### Job A
In the passage on Raman intensity ratios in mango skin, which band's peak intensity was used as the reference value?

### Selected text

____________________

The third feature is derived from the second feature, which is the intensity ratio of the Raman band. This ratio represents the relative concentrations of different molecules present, as indicated by the ratio of peak intensities in Raman spectroscopy. To establish the ratios, the peak intensity of the V2 band (β-carotene) was used as a reference value. Three ratios were generated: V2/V1, V2/V3, and V2/V4. The first ratio represents the concentration ratio between β-carotene and lycopene molecules. The second ratio represents the concentration ratio between β-carotene and lutein molecules. Lastly, the third ratio represents the concentration ratio between β-carotene and neoxanthin molecules. Since each carotenoid molecule exhibits a unique color, these ratios also reflect the color distribution over the mango skin. Figure 6C illustrates the differences in the V2/V1, V2/V3, and V2/V4 peak intensity ratios for the three ripeness levels. In both the underripe and ripe mango stages, the V2/V1 peak ratio shows the highest value among all studied ratios. This indicates a higher concentration of β-carotene molecules compared to lycopene molecules during these stages. However, when mangoes reach the overripe stage, the V2/V1 ratio decreases due to a higher concentration of lycopene (a red pigment) compared to β-carotene. A similar trend is observed in the V2/V4 and V3/V4 peak ratios compared to the V2/V1 ratio. These trends in peak ratios offer valuable insights into the changes in carotenoid composition in mangoes at various ripeness levels. Additionally, they shed light on the changing molecular properties and dynamics of pigmentation as the fruit ripens.

____________________

### Given records
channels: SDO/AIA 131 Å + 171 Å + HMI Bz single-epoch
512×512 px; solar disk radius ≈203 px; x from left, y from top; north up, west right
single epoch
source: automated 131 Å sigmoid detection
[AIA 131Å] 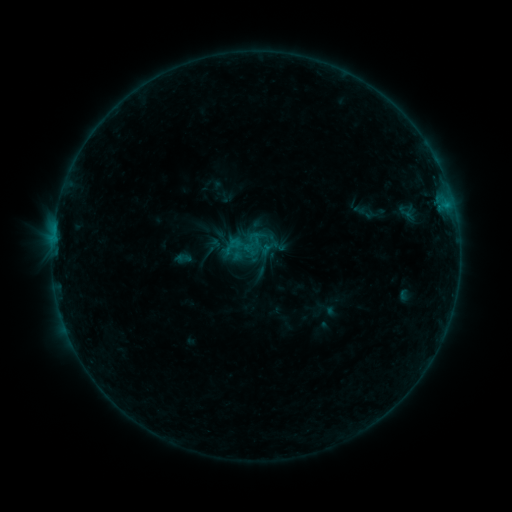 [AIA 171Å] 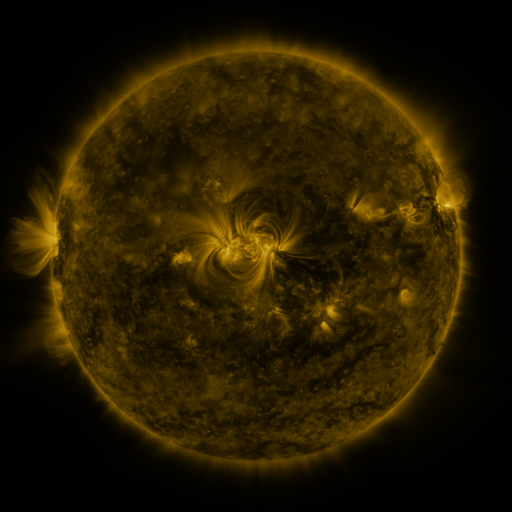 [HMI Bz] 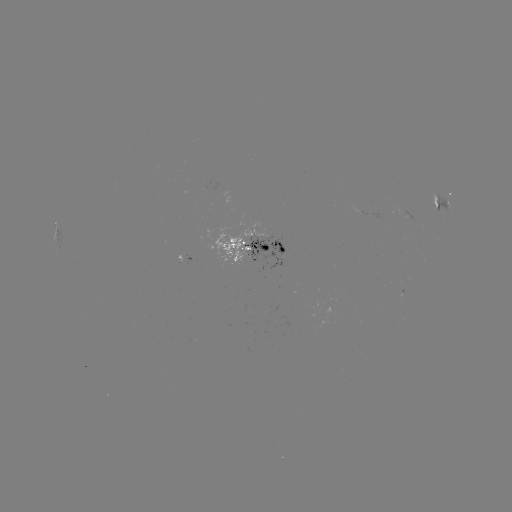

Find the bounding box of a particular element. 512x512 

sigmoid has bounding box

____________________

### Job B
Pull out every line of the records that contains the string "epoch", matching its case exactly.

### Solution A
The V2 band, which corresponds to β-carotene.

### Solution B
channels: SDO/AIA 131 Å + 171 Å + HMI Bz single-epoch
single epoch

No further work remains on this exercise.